If a check fails due network, DNS, permissions, or API rate limits:

  • Report it explicitly as an environment limitation, not a confirmed site issue.
  • Keep confidence as Hypothesis for impacted categories.
  • Continue with available evidence instead of stopping the audit.
  • Do not enter repeated fallback loops. Retry a failed source at most once, then finalize the audit.
  • Do not pivot into repeated web-search scraping loops for the same URL.

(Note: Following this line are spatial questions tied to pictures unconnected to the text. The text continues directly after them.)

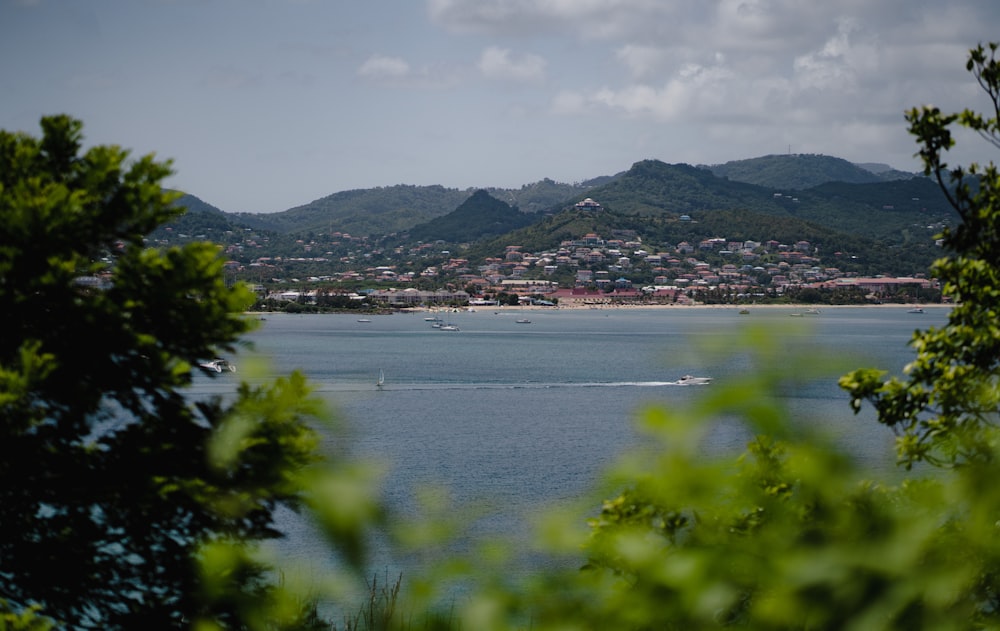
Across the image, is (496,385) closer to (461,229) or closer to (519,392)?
(519,392)

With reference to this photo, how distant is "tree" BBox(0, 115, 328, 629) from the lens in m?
3.67

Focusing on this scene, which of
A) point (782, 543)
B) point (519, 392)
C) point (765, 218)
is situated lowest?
point (519, 392)

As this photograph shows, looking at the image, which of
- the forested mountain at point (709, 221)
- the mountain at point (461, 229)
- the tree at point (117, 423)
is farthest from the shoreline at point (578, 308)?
the tree at point (117, 423)

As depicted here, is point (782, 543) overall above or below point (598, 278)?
below

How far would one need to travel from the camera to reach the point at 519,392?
49.1m

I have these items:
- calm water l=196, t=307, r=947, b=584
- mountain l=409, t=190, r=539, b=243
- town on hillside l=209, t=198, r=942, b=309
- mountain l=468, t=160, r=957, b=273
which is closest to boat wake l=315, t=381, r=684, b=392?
calm water l=196, t=307, r=947, b=584

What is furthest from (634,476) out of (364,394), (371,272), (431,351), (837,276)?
(371,272)

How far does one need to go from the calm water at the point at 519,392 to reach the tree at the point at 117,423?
43 cm

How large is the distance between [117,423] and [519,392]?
4494 cm

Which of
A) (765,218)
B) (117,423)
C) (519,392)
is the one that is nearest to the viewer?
(117,423)

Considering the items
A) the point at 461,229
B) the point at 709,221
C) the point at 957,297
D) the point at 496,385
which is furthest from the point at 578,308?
the point at 957,297

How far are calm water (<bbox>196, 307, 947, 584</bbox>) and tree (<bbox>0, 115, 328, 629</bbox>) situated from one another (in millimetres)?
434

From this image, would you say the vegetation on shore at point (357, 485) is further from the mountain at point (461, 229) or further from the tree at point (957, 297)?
the mountain at point (461, 229)

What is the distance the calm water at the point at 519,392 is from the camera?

Visual analysis (requires Playwright — use conda activate pentest if available):

# Capture screenshots (desktop, laptop, tablet, mobile)
python3 <SKILL_DIR>/scripts/capture_screenshot.py <url> --all

# Analyze visual layout, above-the-fold, mobile responsiveness
python3 <SKILL_DIR>/scripts/analyze_visual.py <url> --json

HTML Report Generator — generates a self-contained interactive HTML dashboard:

# Generate full SEO report (runs scripts automatically, saves HTML to PWD)
python3 <SKILL_DIR>/scripts/generate_report.py <url>
python3 <SKILL_DIR>/scripts/generate_report.py <url> --output custom-report.html

Step 5 — Delegate to Specialist Agents

For comprehensive audits, read the relevant agent file from resources/agents/ to adopt the specialist role:

Agent File Focus Area
Technical SEO seo-technical.md Crawlability, indexability, security, URLs, mobile, CWV, JS rendering
Content Quality seo-content.md E-E-A-T assessment, content metrics, AI content detection
Performance seo-performance.md Core Web Vitals (LCP, INP, CLS), optimization recommendations
Schema Markup seo-schema.md Detection, validation, generation of JSON-LD structured data
Sitemap seo-sitemap.md XML sitemap validation, generation, quality gates
Visual Analysis seo-visual.md Screenshots, above-the-fold, responsiveness, layout
Verifier (global) seo-verifier.md Deduplicate findings, suppress contradictions, and validate evidence relevance before final report

Step 6 — Apply Quality Gates

Reference the quality standards in resources/references/:

Step 6.5 — Verify Findings (All Workflows)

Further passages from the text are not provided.